Doctor Strange #10 Writer: Jason Aaron Artist: Chris Bachalo Colors: Chris Bachalo & Rain Beredo Letters: Cory Petit Publisher: Marvel
The Marvel business model at the moment is obsessed with re-launches and the fixation on releasing new #1’s on the racks to boost sales. Every time DC seems to be edging them out on the top 10 charts, they react with an event with an endless amount of tie-ins, and readers are understandably becoming tired and frustrated of the current climate. With each event there is the promise of a shake-up in the status-quo that goes unfulfilled. From 2008’s Secret Invasion, that came with the tagline “embrace change”, to the recent Secret Wars(2015) where we got the All New All Different imprint.
Problem is that the vast, vast, vast majority was neither different or new. It was essentially the same characters, titles, creative teams, and stories that were continued on prior to the tedious event that devised it. Thankfully though there are a few new series that have been stellar since its launch and will not be cancelled with the Marvel NOW(2016) imprint. One of them being Jason Aaron’s and Chris Bachalo’s Doctor Strange.
From a business point of view, a new Doctor Strange series makes financial sense, given its upcoming movie starring Benedict Cumberbatch. But all that marketing stigma can be overlooked if the creative team execute some top-notch stories with compelling characters and themes, and boy have they delivered.
Magic is under threat from a cult of science worshipers called the Empirikul. Their biggest opposition is Doctor Steven Strange and he makes his final stand against them in the conclusion of “The Last Days of Magic”. Their leader, the Imperator, has some vendetta motives that have been revealed in issues prior. After several skirmishes, the Marvel Universe magic users are on the down-and-out but they have regrouped and decided to throw everything they have at the Empirikul, who are currently at Strange’s home. While Strange faces the Imperator, his magical peers battle his soldiers, the Inquisitors. All this leads to a war of epic proportions where the fate of magic hangs in the balance.
This issue fortunately doesn’t disappoint, as writer Jason Aaron has been setting up this arc from its debut issue. All the characters that were effected by the Empirikul have a satisfying closing arc here. From Scarlet Witch, Brother Voodoo, and Magik battling the Inquisitors, to Zelma Stanton struggle to discover magic, to Wong’s dilemma that he finds content with. All accumulating to Doctor Strange’s attempts to defeat the Imperator, where he utilizes spells and magic of old combined with newly discovered tricks and weapons in his efforts. Aaron has this ability to make these moments feel grand and significant. The writing also has the vibe of passion as the messaging of the values of the unknown, shouldn’t be forgotten.
People call comic events like Civil War and Siege as being the comic book story equivalents of a Hollywood blockbuster. However this series thus far along with this arcs closing chapter, truly embrace it with the addition of complex themes and engaging characters. Its closing is satisfying but don’t think that it’s a definitive conclusion. It leaves itself open and lays groundwork for future stories, ones that can possibly be more intriguing than the one that just ended.

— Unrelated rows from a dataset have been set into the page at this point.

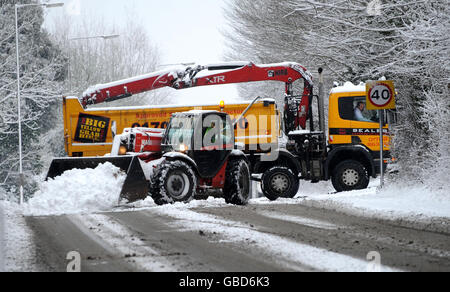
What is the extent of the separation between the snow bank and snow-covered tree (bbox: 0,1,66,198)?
14.6 m

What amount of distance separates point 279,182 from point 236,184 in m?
2.98

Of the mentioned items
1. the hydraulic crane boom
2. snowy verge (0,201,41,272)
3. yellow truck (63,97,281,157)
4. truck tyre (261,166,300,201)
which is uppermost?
the hydraulic crane boom

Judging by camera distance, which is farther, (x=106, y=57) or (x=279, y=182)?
(x=106, y=57)

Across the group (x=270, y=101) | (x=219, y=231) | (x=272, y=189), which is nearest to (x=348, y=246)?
(x=219, y=231)

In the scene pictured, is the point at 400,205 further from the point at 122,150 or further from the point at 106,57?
the point at 106,57

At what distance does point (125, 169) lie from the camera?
1472cm

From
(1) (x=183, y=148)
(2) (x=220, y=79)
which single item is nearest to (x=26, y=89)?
(2) (x=220, y=79)

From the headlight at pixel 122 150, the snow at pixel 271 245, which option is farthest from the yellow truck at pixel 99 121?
the snow at pixel 271 245

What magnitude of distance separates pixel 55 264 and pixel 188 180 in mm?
7210

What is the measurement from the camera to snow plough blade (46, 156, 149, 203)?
14258 mm

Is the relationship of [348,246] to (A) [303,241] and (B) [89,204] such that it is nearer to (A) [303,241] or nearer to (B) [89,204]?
(A) [303,241]

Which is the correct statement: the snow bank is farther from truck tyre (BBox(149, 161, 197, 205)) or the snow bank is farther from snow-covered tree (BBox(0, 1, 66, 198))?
snow-covered tree (BBox(0, 1, 66, 198))

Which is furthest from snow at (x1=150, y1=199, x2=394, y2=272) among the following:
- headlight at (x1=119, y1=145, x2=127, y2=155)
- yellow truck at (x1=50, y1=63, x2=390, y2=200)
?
yellow truck at (x1=50, y1=63, x2=390, y2=200)

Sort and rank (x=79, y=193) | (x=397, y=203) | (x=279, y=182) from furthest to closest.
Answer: (x=279, y=182), (x=79, y=193), (x=397, y=203)
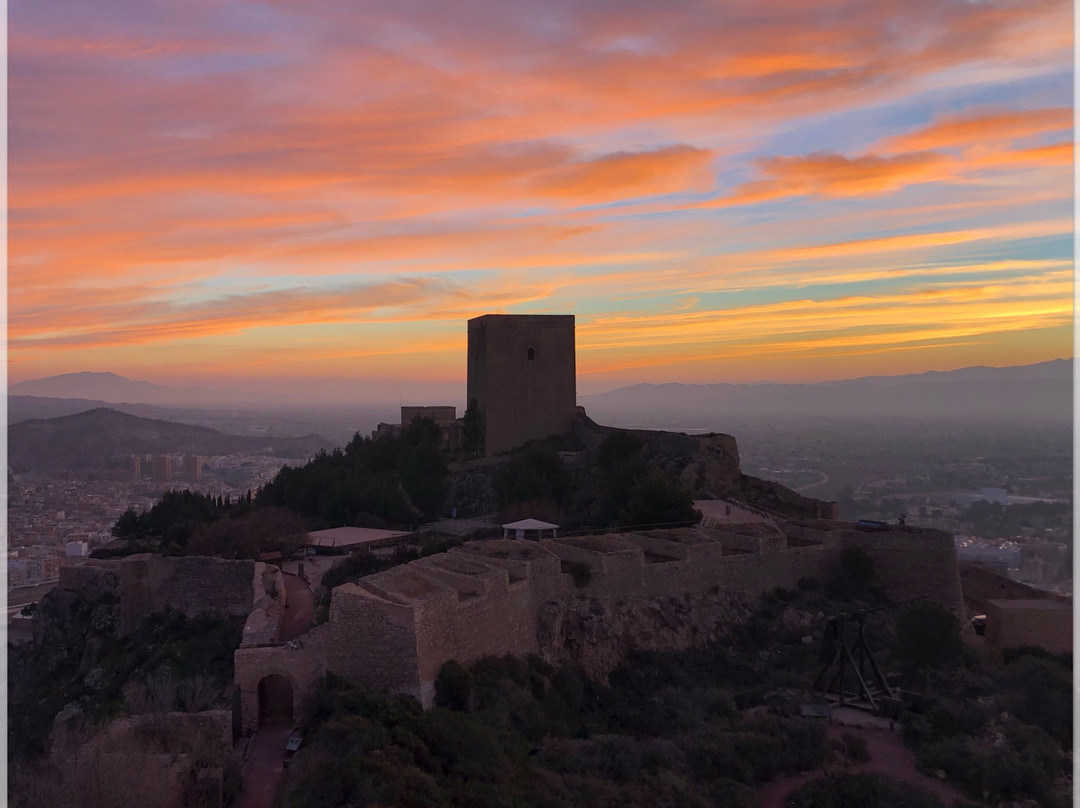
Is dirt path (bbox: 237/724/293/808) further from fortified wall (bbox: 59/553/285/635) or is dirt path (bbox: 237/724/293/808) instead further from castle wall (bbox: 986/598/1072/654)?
castle wall (bbox: 986/598/1072/654)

Artist Chris Bachalo is one of the best in the business, however his style is only suited for a select few characters. The Sorcerer Supreme fortunately is well fitted for Bachalo’s frantic style. This book calls for chaotic and bizarre images and he takes full advantage of that. From the atmospheric basements of Strange’s home, to the grand mystical temples in the Himalayas. You also get a true grasp of emotion from the characters, not just from their facial expressions but their posturing as well. The line work is pointedly well detailed and the colors make for a very intense and suspenseful tone. The use of green and purple hues is an inspiring choice and is creates some glorious looking visuals.
As said before, people should be more than thrilled that this series isn’t on the chopping block once “Civil War II” is concluded. Jason Aaron clearly has a passion for not just this character, but the themes that tag along with him. Building the scales to a degree that seem monumental. Chris Bachalo’s work only adds to that passion, creating atmosphere and tone that only escalate the stakes. Not subsuming to the current events that the rest of the Marvel Universe is entrenched in, has allowed this creative team to add lure and more importantly, legacy to the Sorcerer Supreme.